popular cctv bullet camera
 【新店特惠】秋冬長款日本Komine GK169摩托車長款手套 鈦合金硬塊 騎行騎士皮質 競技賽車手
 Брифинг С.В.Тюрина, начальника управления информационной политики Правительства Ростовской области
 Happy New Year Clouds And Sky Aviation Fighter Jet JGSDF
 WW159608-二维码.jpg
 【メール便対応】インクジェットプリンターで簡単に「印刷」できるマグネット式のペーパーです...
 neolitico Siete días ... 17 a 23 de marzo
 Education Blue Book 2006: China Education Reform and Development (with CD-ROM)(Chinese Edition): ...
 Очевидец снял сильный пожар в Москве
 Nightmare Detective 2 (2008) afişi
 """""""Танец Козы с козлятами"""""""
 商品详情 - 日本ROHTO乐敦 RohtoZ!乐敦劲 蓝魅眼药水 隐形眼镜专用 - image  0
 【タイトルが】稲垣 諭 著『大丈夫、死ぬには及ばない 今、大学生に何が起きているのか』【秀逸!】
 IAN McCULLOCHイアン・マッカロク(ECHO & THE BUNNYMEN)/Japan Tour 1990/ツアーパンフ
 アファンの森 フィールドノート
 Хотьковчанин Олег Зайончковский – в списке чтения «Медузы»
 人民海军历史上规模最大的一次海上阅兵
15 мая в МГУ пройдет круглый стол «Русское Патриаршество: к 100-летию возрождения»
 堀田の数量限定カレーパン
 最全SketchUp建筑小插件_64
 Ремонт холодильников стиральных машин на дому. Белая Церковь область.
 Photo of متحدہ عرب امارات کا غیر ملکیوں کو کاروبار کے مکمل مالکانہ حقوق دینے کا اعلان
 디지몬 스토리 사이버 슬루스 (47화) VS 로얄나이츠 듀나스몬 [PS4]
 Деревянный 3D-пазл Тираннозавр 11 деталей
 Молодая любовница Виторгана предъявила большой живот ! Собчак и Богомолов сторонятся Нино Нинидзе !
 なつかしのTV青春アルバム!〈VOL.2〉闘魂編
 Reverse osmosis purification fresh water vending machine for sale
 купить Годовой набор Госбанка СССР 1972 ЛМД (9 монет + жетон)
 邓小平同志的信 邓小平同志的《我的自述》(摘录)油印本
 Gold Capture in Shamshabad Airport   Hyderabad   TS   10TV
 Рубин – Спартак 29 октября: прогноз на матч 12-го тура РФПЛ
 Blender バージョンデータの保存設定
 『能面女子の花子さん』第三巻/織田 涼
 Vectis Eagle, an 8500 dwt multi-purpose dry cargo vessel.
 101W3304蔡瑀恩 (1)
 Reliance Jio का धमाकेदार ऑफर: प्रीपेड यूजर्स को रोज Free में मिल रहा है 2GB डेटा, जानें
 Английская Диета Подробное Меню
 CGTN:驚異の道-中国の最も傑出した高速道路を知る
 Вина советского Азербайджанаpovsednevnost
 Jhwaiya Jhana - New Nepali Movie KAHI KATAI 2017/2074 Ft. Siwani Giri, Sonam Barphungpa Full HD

* [WHAT IS REQUIRED]: Without omitting anything, output the data verbatim.

* [EXERCISE RESULT]:
popular cctv bullet camera
 【新店特惠】秋冬長款日本Komine GK169摩托車長款手套 鈦合金硬塊 騎行騎士皮質 競技賽車手
 Брифинг С.В.Тюрина, начальника управления информационной политики Правительства Ростовской области
 Happy New Year Clouds And Sky Aviation Fighter Jet JGSDF
 WW159608-二维码.jpg
 【メール便対応】インクジェットプリンターで簡単に「印刷」できるマグネット式のペーパーです...
 neolitico Siete días ... 17 a 23 de marzo
 Education Blue Book 2006: China Education Reform and Development (with CD-ROM)(Chinese Edition): ...
 Очевидец снял сильный пожар в Москве
 Nightmare Detective 2 (2008) afişi
 """""""Танец Козы с козлятами"""""""
 商品详情 - 日本ROHTO乐敦 RohtoZ!乐敦劲 蓝魅眼药水 隐形眼镜专用 - image  0
 【タイトルが】稲垣 諭 著『大丈夫、死ぬには及ばない 今、大学生に何が起きているのか』【秀逸!】
 IAN McCULLOCHイアン・マッカロク(ECHO & THE BUNNYMEN)/Japan Tour 1990/ツアーパンフ
 アファンの森 フィールドノート
 Хотьковчанин Олег Зайончковский – в списке чтения «Медузы»
 人民海军历史上规模最大的一次海上阅兵
15 мая в МГУ пройдет круглый стол «Русское Патриаршество: к 100-летию возрождения»
 堀田の数量限定カレーパン
 最全SketchUp建筑小插件_64
 Ремонт холодильников стиральных машин на дому. Белая Церковь область.
 Photo of متحدہ عرب امارات کا غیر ملکیوں کو کاروبار کے مکمل مالکانہ حقوق دینے کا اعلان
 디지몬 스토리 사이버 슬루스 (47화) VS 로얄나이츠 듀나스몬 [PS4]
 Деревянный 3D-пазл Тираннозавр 11 деталей
 Молодая любовница Виторгана предъявила большой живот ! Собчак и Богомолов сторонятся Нино Нинидзе !
 なつかしのTV青春アルバム!〈VOL.2〉闘魂編
 Reverse osmosis purification fresh water vending machine for sale
 купить Годовой набор Госбанка СССР 1972 ЛМД (9 монет + жетон)
 邓小平同志的信 邓小平同志的《我的自述》(摘录)油印本
 Gold Capture in Shamshabad Airport   Hyderabad   TS   10TV
 Рубин – Спартак 29 октября: прогноз на матч 12-го тура РФПЛ
 Blender バージョンデータの保存設定
 『能面女子の花子さん』第三巻/織田 涼
 Vectis Eagle, an 8500 dwt multi-purpose dry cargo vessel.
 101W3304蔡瑀恩 (1)
 Reliance Jio का धमाकेदार ऑफर: प्रीपेड यूजर्स को रोज Free में मिल रहा है 2GB डेटा, जानें
 Английская Диета Подробное Меню
 CGTN:驚異の道-中国の最も傑出した高速道路を知る
 Вина советского Азербайджанаpovsednevnost
 Jhwaiya Jhana - New Nepali Movie KAHI KATAI 2017/2074 Ft. Siwani Giri, Sonam Barphungpa Full HD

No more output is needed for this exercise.